Bundesvorstand der Jungen Union
Wermer entschließt sich kurzfristig zur Kandidatur

Nienborg -

Eine 20-minütige Unterbrechung während des Deutschlandtags der Jungen Union hatte Heike Wermer am Samstag genutzt, um ihren Hut für eine Kandidatur um einen von vier Stellvertreter-Posten in den Ring zu werfen. Mit Erfolg.

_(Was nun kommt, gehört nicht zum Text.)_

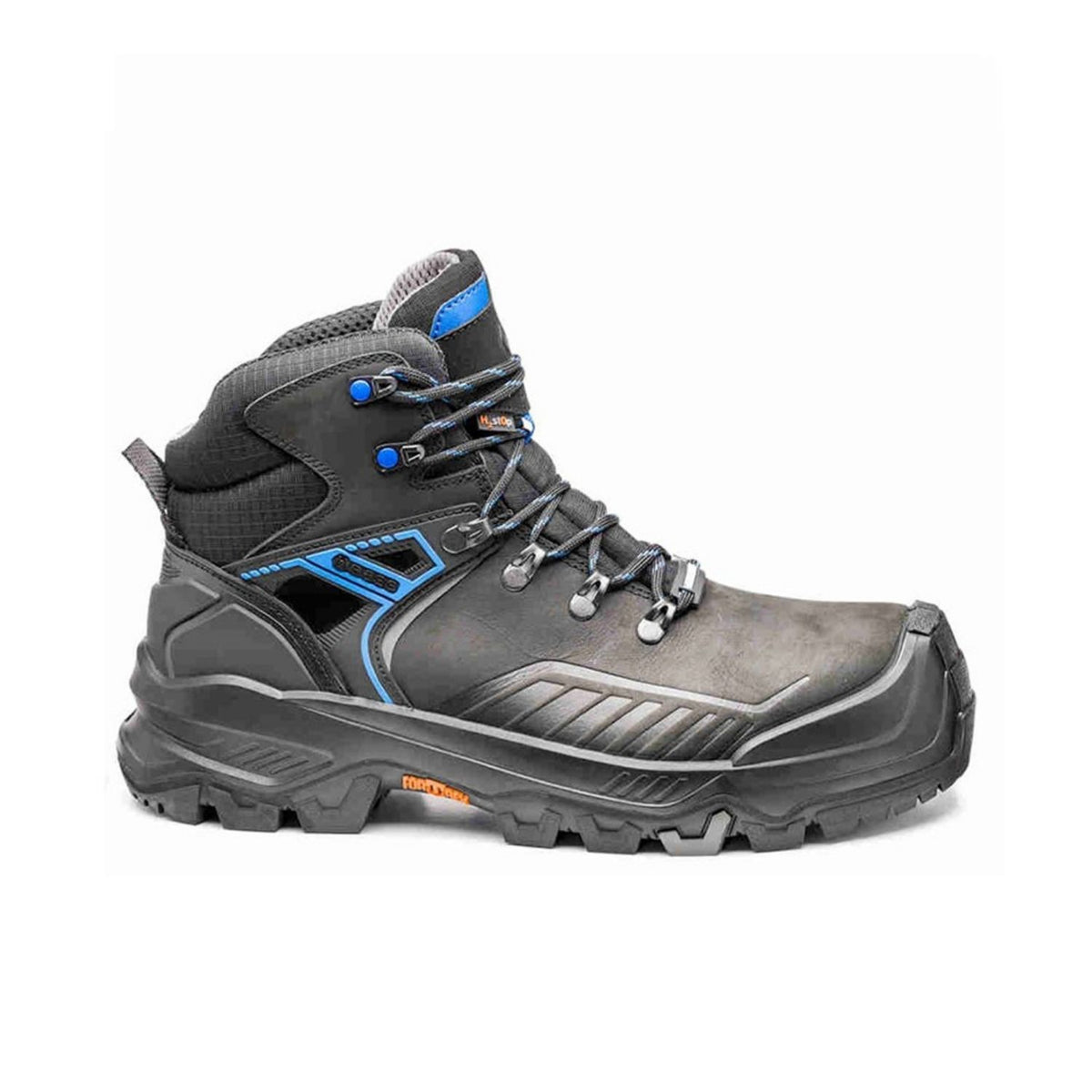 Base B1603 T-FORT MID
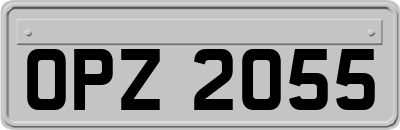 OPZ2055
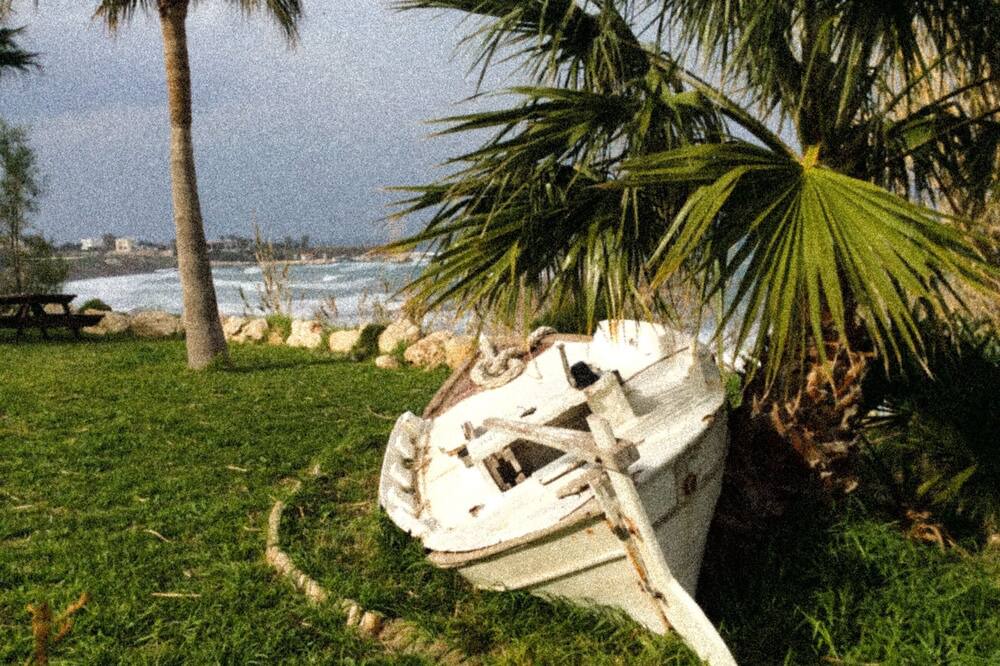 Photo of Outdoor in Pomos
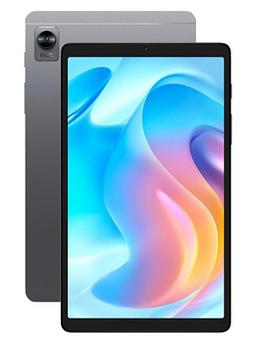 Планшет Realme Pad Mini WiFi RMP2106 Grey (Tiger T616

Montag, 18.03.2019, 17:18 Uhr
Die Nienborgerin Heike Wermer hatte sich während einer Sitzungsunterbrechung entschieden, als stellvertretende Bundesvorsitzende der Jungen Union zu kandidieren.
Die Nienborgerin Heike Wermer hatte sich während einer Sitzungsunterbrechung entschieden, als stellvertretende Bundesvorsitzende der Jungen Union zu kandidieren. Foto: Junge Union

Eine 20-minütige Unterbrechung während des Deutschlandtags der Jungen Union (JU) hat Heike Wermer genutzt, um ihren Hut für eine Kandidatur um einen von vier Stellvertreter-Posten in den Ring zu werfen. Am Ende wurde die CDU-Landtagsabgeordnete aus Nienborg auch gewählt (WN berichteten).

„Das war eine kurzfristige Überlegung“, sagte am Montag die 30-Jährige. Mit Tilman Kuban war zuvor ein Niedersachse zum neuen JU-Vorsitzenden gewählt worden. Deshalb trat ein Stellvertreter aus Niedersachsen zurück, um den Proporz der Länder im Bundesvorstand zu erhalten.

Die nordrhein-westfälischen Delegierten seien zwiegespalten gewesen, als es um die Frage ging, ob sie Kuban oder Stefan Gruhner (Thüringen) unterstützen sollten. Eine Sitzungsunterbrechung nutzten die Delegierten zu Absprachen.

Schnell war klar, dass Nordrhein-Westfalen einen Kandidaten stellen würde. Und dabei fiel die Wahl auf die Nienborgerin, die bereits beim vergangenen Deutschlandtag zur Beisitzerin gewählt worden war.

Heike Wermer ist die einzige Frau unter den vier Stellvertretern. Zuvor bestand das Gremium ausschließlich aus Männern. „Das hat beim letzten Mal schon Angela Merkel bemängelt“, sagte die Landtagsabgeordnete.

Inhaltlich wird sie sich um Integration, Familienpolitik, Gesundheit und Soziales kümmern. Schon heute ist die 30-Jährige Sprecherin der CDU im Integrationsausschuss des Landtags.

Zum von Tilman Kuban geforderten Wechsel von Friedrich Merz ins Bundeskabinett wollte sich Wermer nicht äußern. Jetzt müsse erst einmal die im Koalitionsvertrag vereinbarte Bilanz der Regierungsarbeit gezogen werden. „Das ist wichtiger als Personalpolitik“, so Heike Wermer.